Mas se, por um lado, estas mulheres confirmam a herança genética, ainda hoje em vigor, dos homens das cavernas (engravida quem puderes para que a espécie sobreviva), por outro lado desactivam o derradeiro objectivo da masculinidade do caçador – podes correr, rapaz, mas nunca me vais apanhar. O jogo é tão infantil e emocionante como os desenhos animados do Tom & Jerry. E os homens caem com frequência numa perseguição que dificilmente conseguem ganhar. Os homens são o gato Tom, rápidos mas inevitavelmente esborrachados contra uma das paredes da casa.

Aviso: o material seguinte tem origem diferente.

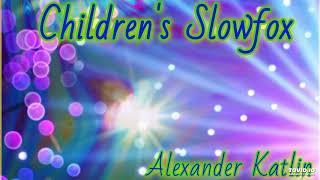 Alexander Katlin - Children's Slowfox
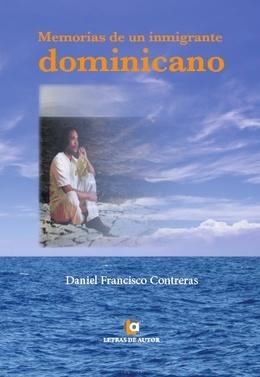Memorias de un inmigrante dominicano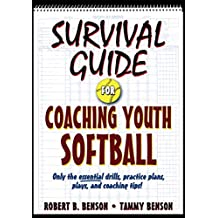 Survival Guide for Coaching Youth Softball (Survival Guide for Coaching Youth Sports Series) (English Edition)
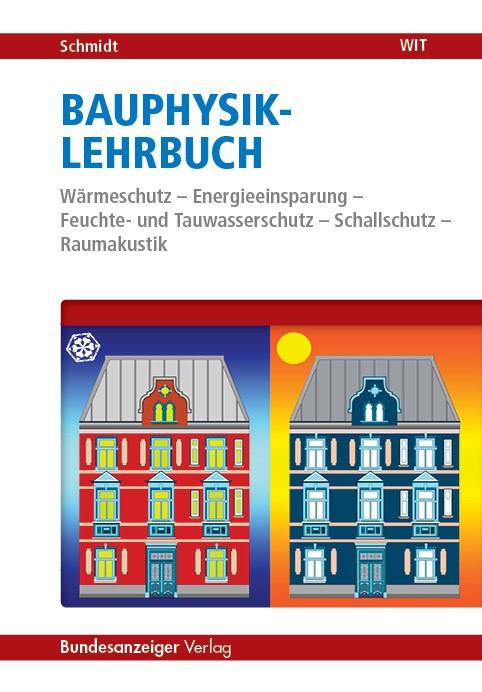Bauphysik-Lehrbuch | Schmidt, 2017 | Buch (Cover)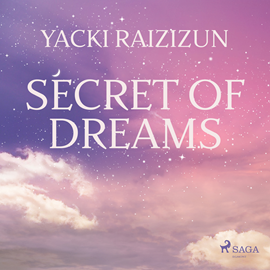 Hörbuch Secret of Dreams  - Autor Yacki Raizizun   - gelesen von Paul Darn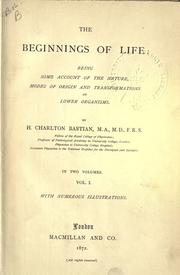 Cover of: The beginnings of life: being some account of the nature, modes of origin and transformations of lower organisms.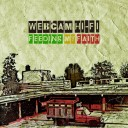 webcam hi-fi - feeding my faith - tube dub sound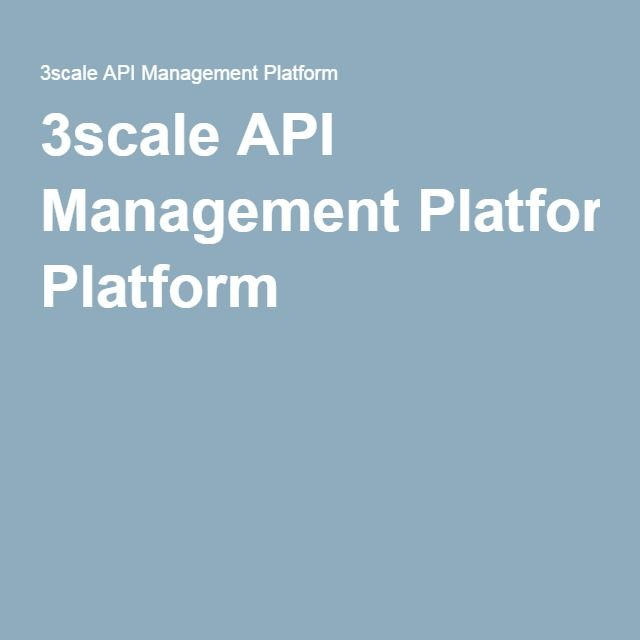 3scale API Management Platform
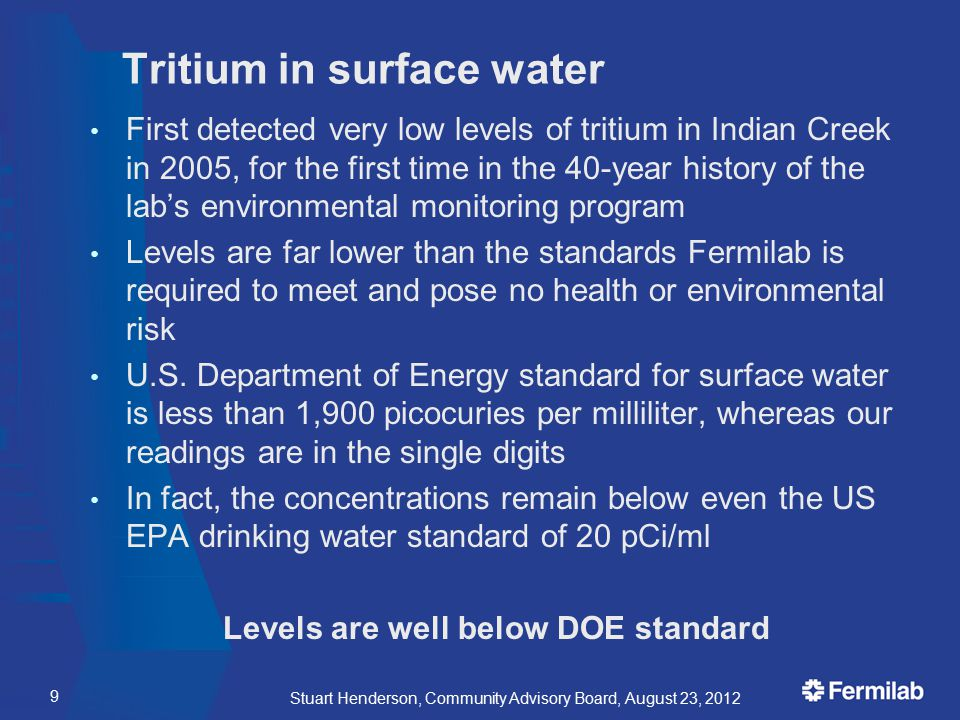 Tritium in surface water First detected very low levels of tritium in Indian Creek in 2005, for the first time in the 40-year history of the lab's env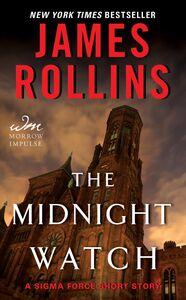 Foto Cover di The Midnight Watch, Ebook inglese di James Rollins, edito da HarperCollins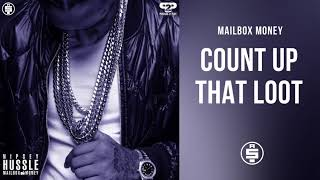 Count Up That Loot - Nipsey Hussle (Mailbox Money)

Já vi homens perdidos e deslumbrados com uma alça do sutiã a espreitar entre o ombro e o vestido. Já fui beato de movimentos de dança que, embora aprendidos em aulas privadas de varão, não passam de coreografias assexuadas. Quando estas mulheres prendem o cabelo, estão a dizer: “Sou gira, sou boa, tenho a capacidade de asfixiar-te com as minhas pernas e de oferecer-te lindos bebés.” E mesmo os homens que se julgam conhecedores das regras de ataque e das artimanhas das cockteasers, transformam-se em carrinhos telecomandados que batem uma e outra vez contra a parede.

Conheço quem tenha ido a Paris, depois de uma promissora troca de mensagens escritas, para se encontrar com uma italiana que conhecera em Turim, e tenha acabado a dormir na mesma cama de hotel como se dormisse com a irmã. Ela disse-lhe, no primeiro dia: “Tenho namorado há uma semana.” Numa só noite, partilhei sonhos de jogos de ténis e brunchs cinematográficos com uma loira internacional, cujos lábios pareciam prometer horas e horas de beijos na boca no sofá, para depois vê-la sair da festa de mão dada com o ex-namorado. O homem que diz que nunca foi apanhado nessa teia, em que a expectativa se transforma em burla, mente tanto como o homem que diz: “Isto nunca me aconteceu, é a primeira vez, devo ter bebido de mais.”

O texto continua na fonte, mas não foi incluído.